* Start PROVIDED DATA *

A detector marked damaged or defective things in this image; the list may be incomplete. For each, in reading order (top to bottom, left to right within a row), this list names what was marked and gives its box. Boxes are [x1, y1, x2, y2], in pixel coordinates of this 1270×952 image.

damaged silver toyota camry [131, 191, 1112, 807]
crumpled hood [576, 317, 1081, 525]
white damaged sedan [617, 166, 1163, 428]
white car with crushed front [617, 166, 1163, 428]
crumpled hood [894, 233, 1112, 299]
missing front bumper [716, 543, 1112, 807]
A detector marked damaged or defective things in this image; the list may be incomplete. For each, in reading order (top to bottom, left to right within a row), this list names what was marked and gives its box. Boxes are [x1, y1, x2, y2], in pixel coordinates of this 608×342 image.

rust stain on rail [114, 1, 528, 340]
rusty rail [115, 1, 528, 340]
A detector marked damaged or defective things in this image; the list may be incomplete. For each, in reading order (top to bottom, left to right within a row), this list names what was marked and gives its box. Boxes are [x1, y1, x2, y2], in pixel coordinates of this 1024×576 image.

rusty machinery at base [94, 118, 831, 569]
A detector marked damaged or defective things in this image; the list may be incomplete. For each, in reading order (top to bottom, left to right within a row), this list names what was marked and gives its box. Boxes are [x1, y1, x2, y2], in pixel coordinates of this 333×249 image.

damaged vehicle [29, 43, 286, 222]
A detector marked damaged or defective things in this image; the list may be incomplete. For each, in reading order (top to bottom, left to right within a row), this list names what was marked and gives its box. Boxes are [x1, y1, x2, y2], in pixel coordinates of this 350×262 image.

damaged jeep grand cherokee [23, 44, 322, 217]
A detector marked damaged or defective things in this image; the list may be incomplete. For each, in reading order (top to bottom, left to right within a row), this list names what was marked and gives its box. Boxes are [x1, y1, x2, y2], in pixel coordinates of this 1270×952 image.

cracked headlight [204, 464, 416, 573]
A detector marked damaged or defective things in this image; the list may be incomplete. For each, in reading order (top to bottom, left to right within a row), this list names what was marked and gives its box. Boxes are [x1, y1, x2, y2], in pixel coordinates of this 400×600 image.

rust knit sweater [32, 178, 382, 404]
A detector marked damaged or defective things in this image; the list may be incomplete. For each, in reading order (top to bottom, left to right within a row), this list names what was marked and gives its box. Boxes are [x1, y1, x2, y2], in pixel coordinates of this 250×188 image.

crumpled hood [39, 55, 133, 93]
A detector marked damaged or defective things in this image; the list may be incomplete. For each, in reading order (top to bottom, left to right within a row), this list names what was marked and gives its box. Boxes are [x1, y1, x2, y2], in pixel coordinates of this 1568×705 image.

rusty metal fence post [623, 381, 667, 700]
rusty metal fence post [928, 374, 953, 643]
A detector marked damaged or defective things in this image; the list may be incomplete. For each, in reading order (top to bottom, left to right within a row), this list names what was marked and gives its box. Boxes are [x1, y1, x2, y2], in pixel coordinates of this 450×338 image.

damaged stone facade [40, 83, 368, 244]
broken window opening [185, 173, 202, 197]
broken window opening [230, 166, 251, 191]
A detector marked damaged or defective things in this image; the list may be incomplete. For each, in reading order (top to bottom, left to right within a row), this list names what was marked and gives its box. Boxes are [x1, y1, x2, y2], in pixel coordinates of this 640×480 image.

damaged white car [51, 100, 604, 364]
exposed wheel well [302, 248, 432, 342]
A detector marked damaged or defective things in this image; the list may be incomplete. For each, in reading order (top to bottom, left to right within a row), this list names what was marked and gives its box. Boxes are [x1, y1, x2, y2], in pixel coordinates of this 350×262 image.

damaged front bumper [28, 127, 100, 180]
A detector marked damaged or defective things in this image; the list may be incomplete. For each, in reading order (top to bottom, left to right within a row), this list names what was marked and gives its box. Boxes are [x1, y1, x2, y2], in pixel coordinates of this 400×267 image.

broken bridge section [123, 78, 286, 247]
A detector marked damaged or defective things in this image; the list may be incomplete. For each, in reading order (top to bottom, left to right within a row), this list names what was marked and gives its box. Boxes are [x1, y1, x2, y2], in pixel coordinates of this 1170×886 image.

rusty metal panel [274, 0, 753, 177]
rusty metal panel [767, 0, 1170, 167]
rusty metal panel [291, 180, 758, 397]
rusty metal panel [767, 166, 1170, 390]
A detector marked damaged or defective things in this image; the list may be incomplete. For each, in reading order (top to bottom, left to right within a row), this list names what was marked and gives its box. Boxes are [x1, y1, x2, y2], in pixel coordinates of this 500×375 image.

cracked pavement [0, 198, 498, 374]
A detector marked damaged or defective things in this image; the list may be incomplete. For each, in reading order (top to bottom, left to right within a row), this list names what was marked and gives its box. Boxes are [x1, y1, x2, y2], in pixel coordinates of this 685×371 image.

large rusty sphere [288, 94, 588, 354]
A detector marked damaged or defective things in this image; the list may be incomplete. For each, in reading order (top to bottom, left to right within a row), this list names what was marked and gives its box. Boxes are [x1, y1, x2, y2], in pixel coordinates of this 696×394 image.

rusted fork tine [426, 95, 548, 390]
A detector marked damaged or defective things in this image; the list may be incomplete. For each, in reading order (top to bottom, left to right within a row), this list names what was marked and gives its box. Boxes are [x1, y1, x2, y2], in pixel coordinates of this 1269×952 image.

* End PROVIDED DATA *

* **PROMPT**: In all of the items above, replace "damaged or defective" with "broken or faulty" and repeat them with nothing else changed.

* **WRITTEN SOLUTION**:
A detector marked broken or faulty things in this image; the list may be incomplete. For each, in reading order (top to bottom, left to right within a row), this list names what was marked and gives its box. Boxes are [x1, y1, x2, y2], in pixel coordinates of this 1270×952 image.

damaged silver toyota camry [131, 191, 1112, 807]
crumpled hood [576, 317, 1081, 525]
white damaged sedan [617, 166, 1163, 428]
white car with crushed front [617, 166, 1163, 428]
crumpled hood [894, 233, 1112, 299]
missing front bumper [716, 543, 1112, 807]
A detector marked broken or faulty things in this image; the list may be incomplete. For each, in reading order (top to bottom, left to right within a row), this list names what was marked and gives its box. Boxes are [x1, y1, x2, y2], in pixel coordinates of this 608×342 image.

rust stain on rail [114, 1, 528, 340]
rusty rail [115, 1, 528, 340]
A detector marked broken or faulty things in this image; the list may be incomplete. For each, in reading order (top to bottom, left to right within a row), this list names what was marked and gives its box. Boxes are [x1, y1, x2, y2], in pixel coordinates of this 1024×576 image.

rusty machinery at base [94, 118, 831, 569]
A detector marked broken or faulty things in this image; the list may be incomplete. For each, in reading order (top to bottom, left to right within a row), this list names what was marked and gives its box. Boxes are [x1, y1, x2, y2], in pixel coordinates of this 333×249 image.

damaged vehicle [29, 43, 286, 222]
A detector marked broken or faulty things in this image; the list may be incomplete. For each, in reading order (top to bottom, left to right within a row), this list names what was marked and gives its box. Boxes are [x1, y1, x2, y2], in pixel coordinates of this 350×262 image.

damaged jeep grand cherokee [23, 44, 322, 217]
A detector marked broken or faulty things in this image; the list may be incomplete. For each, in reading order (top to bottom, left to right within a row), this list names what was marked and gives its box. Boxes are [x1, y1, x2, y2], in pixel coordinates of this 1270×952 image.

cracked headlight [204, 464, 416, 573]
A detector marked broken or faulty things in this image; the list may be incomplete. For each, in reading order (top to bottom, left to right within a row), this list names what was marked and gives its box. Boxes are [x1, y1, x2, y2], in pixel coordinates of this 400×600 image.

rust knit sweater [32, 178, 382, 404]
A detector marked broken or faulty things in this image; the list may be incomplete. For each, in reading order (top to bottom, left to right within a row), this list names what was marked and gives its box. Boxes are [x1, y1, x2, y2], in pixel coordinates of this 250×188 image.

crumpled hood [39, 55, 133, 93]
A detector marked broken or faulty things in this image; the list may be incomplete. For each, in reading order (top to bottom, left to right within a row), this list names what was marked and gives its box. Boxes are [x1, y1, x2, y2], in pixel coordinates of this 1568×705 image.

rusty metal fence post [623, 381, 667, 700]
rusty metal fence post [928, 374, 953, 643]
A detector marked broken or faulty things in this image; the list may be incomplete. For each, in reading order (top to bottom, left to right within a row), this list names what was marked and gives its box. Boxes are [x1, y1, x2, y2], in pixel coordinates of this 450×338 image.

damaged stone facade [40, 83, 368, 244]
broken window opening [185, 173, 202, 197]
broken window opening [230, 166, 251, 191]
A detector marked broken or faulty things in this image; the list may be incomplete. For each, in reading order (top to bottom, left to right within a row), this list names what was marked and gives its box. Boxes are [x1, y1, x2, y2], in pixel coordinates of this 640×480 image.

damaged white car [51, 100, 604, 364]
exposed wheel well [302, 248, 432, 342]
A detector marked broken or faulty things in this image; the list may be incomplete. For each, in reading order (top to bottom, left to right within a row), this list names what was marked and gives its box. Boxes are [x1, y1, x2, y2], in pixel coordinates of this 350×262 image.

damaged front bumper [28, 127, 100, 180]
A detector marked broken or faulty things in this image; the list may be incomplete. For each, in reading order (top to bottom, left to right within a row), this list names what was marked and gives its box. Boxes are [x1, y1, x2, y2], in pixel coordinates of this 400×267 image.

broken bridge section [123, 78, 286, 247]
A detector marked broken or faulty things in this image; the list may be incomplete. For each, in reading order (top to bottom, left to right within a row), this list names what was marked and gives its box. Boxes are [x1, y1, x2, y2], in pixel coordinates of this 1170×886 image.

rusty metal panel [274, 0, 753, 177]
rusty metal panel [767, 0, 1170, 167]
rusty metal panel [291, 180, 758, 397]
rusty metal panel [767, 166, 1170, 390]
A detector marked broken or faulty things in this image; the list may be incomplete. For each, in reading order (top to bottom, left to right within a row), this list names what was marked and gives its box. Boxes are [x1, y1, x2, y2], in pixel coordinates of this 500×375 image.

cracked pavement [0, 198, 498, 374]
A detector marked broken or faulty things in this image; the list may be incomplete. For each, in reading order (top to bottom, left to right within a row), this list names what was marked and gives its box. Boxes are [x1, y1, x2, y2], in pixel coordinates of this 685×371 image.

large rusty sphere [288, 94, 588, 354]
A detector marked broken or faulty things in this image; the list may be incomplete. For each, in reading order (top to bottom, left to right within a row), this list names what was marked and gives its box. Boxes are [x1, y1, x2, y2], in pixel coordinates of this 696×394 image.

rusted fork tine [426, 95, 548, 390]
A detector marked broken or faulty things in this image; the list may be incomplete. For each, in reading order (top to bottom, left to right within a row), this list names what was marked and gives its box. Boxes are [x1, y1, x2, y2], in pixel coordinates of this 1269×952 image.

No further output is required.